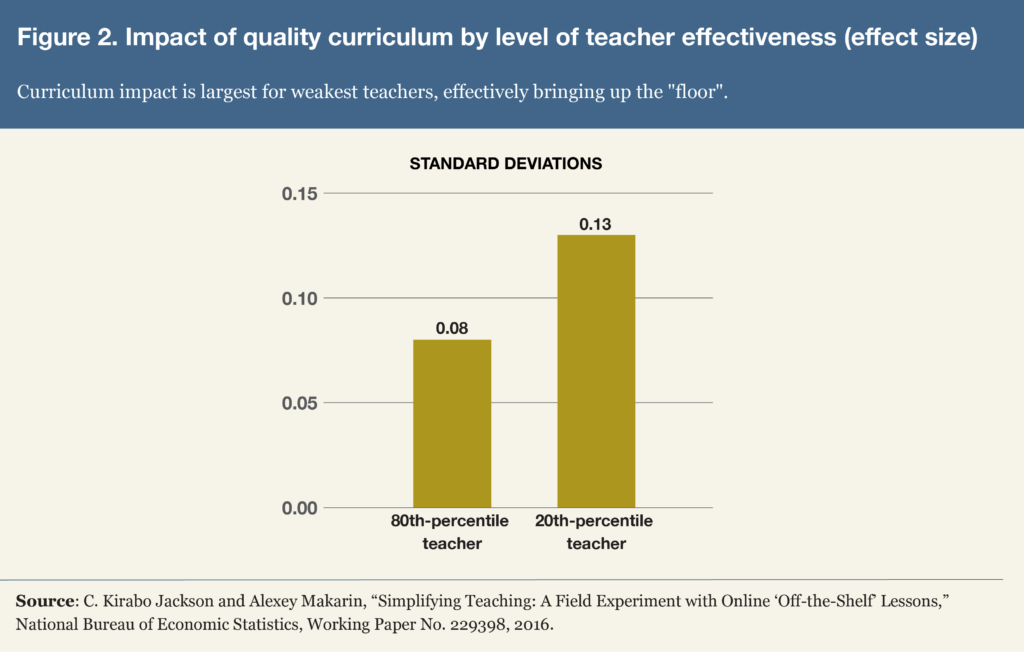 Figure 2. Impact of quality curriculum by level of teacher effectiveness (effect size)

Curriculum impact is largest for weakest teachers, effectively bringing up the "floor".

STANDARD DEVIATIONS

0.15
0.10
0.05
0.00

0.08
0.13

80th-percentile teacher
20th-percentile teacher

**Source**: C. Kirabo Jackson and Alexey Makarin, “Simplifying Teaching: A Field Experiment with Online ‘Off-the-Shelf’ Lessons,” National Bureau of Economic Statistics, Working Paper No. 229398, 2016.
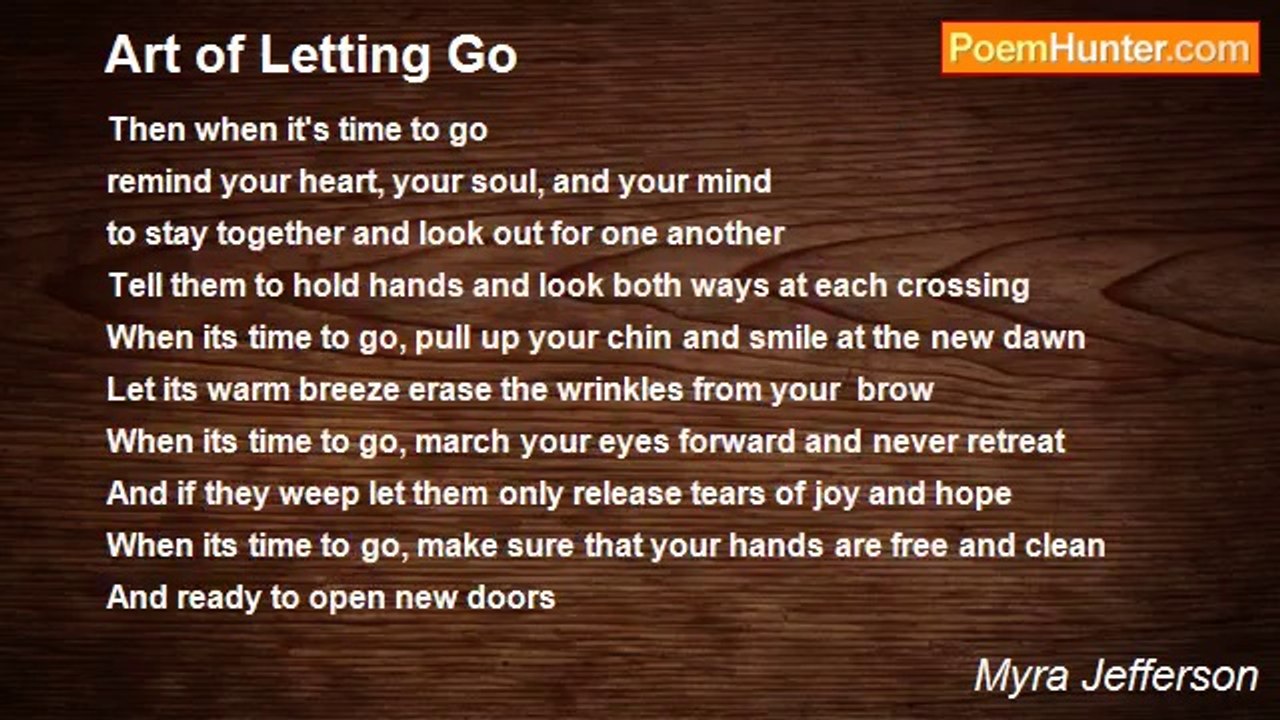 Art of Letting Go

PoemHunter.com

Then when it's time to go
remind your heart, your soul, and your mind
to stay together and look out for one another
Tell them to hold hands and look both ways at each crossing
When its time to go, pull up your chin and smile at the new dawn
Let its warm breeze erase the wrinkles from your brow
When its time to go, march your eyes forward and never retreat
And if they weep let them only release tears of joy and hope
When its time to go, make sure that your hands are free and clean
And ready to open new doors

Myra Jefferson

■ **Exercise description**: Using the records above, copy each line that contains "time".

■ **Problem solution**:
Then when it's time to go
When its time to go, pull up your chin and smile at the new dawn
When its time to go, march your eyes forward and never retreat
When its time to go, make sure that your hands are free and clean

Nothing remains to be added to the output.